Adanya pemberlakuan kebijakan pemerintah yang baru mengenai Tax Amnesty, memicu munculnya kegaduhan dan keresahan masyarakat terutama di media sosial mengenai pelaksanaan peraturan undang-undang tersebut.
Sebagai media komunikasi kepada masyarakat, pihak Dirjen Pajak tentunya membuka jalur sosialisasi dan konsultasi, bagaimana pengertian, tujuan, dan pelaksanaan undang-undang tersebut agar tepat dan mudah dipahami oleh masyarakat luas.
Jika dalam ulasan sebelumnya kita sudah membahas perihal pengertian Tax Amnesty. Kali ini coba kami rangkum ulang tanya jawab yang membahas tentang pemberlakuan Tax Amnesty yang merujuk dari materi sosialisasi dari Dirjen Pajak, sbb:
No
|
Uraian
|
1.

━━━━━━━━━━━━━━━━

Tuliskan kembali seluruh teks tentang Tax Amnesty di atas tanpa mengubah satu bagian pun.

━━━━━━━━━━━━━━━━

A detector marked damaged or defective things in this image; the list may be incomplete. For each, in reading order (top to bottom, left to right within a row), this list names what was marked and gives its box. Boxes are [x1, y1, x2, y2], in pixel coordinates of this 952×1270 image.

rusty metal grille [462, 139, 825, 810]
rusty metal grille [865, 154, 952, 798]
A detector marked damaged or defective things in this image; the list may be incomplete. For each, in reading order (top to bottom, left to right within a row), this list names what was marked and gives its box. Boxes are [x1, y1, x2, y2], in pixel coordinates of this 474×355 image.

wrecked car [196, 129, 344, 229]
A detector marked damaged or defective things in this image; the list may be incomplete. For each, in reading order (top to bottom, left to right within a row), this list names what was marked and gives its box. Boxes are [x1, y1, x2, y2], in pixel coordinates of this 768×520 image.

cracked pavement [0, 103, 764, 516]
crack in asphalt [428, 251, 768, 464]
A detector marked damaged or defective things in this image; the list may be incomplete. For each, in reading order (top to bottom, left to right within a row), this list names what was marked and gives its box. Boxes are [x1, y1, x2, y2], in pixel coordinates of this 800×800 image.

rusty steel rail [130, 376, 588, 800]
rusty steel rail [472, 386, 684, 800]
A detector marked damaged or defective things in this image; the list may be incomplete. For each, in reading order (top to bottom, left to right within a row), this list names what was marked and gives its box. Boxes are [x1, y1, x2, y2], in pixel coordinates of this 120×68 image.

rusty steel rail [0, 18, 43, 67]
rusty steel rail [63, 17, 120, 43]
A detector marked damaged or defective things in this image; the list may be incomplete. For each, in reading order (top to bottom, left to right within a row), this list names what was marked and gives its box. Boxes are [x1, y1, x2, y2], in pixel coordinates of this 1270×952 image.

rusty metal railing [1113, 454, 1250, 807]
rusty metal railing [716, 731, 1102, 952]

━━━━━━━━━━━━━━━━

CONTOH PENYELESAIAN:
Adanya pemberlakuan kebijakan pemerintah yang baru mengenai Tax Amnesty, memicu munculnya kegaduhan dan keresahan masyarakat terutama di media sosial mengenai pelaksanaan peraturan undang-undang tersebut.
Sebagai media komunikasi kepada masyarakat, pihak Dirjen Pajak tentunya membuka jalur sosialisasi dan konsultasi, bagaimana pengertian, tujuan, dan pelaksanaan undang-undang tersebut agar tepat dan mudah dipahami oleh masyarakat luas.
Jika dalam ulasan sebelumnya kita sudah membahas perihal pengertian Tax Amnesty. Kali ini coba kami rangkum ulang tanya jawab yang membahas tentang pemberlakuan Tax Amnesty yang merujuk dari materi sosialisasi dari Dirjen Pajak, sbb:
No
|
Uraian
|
1.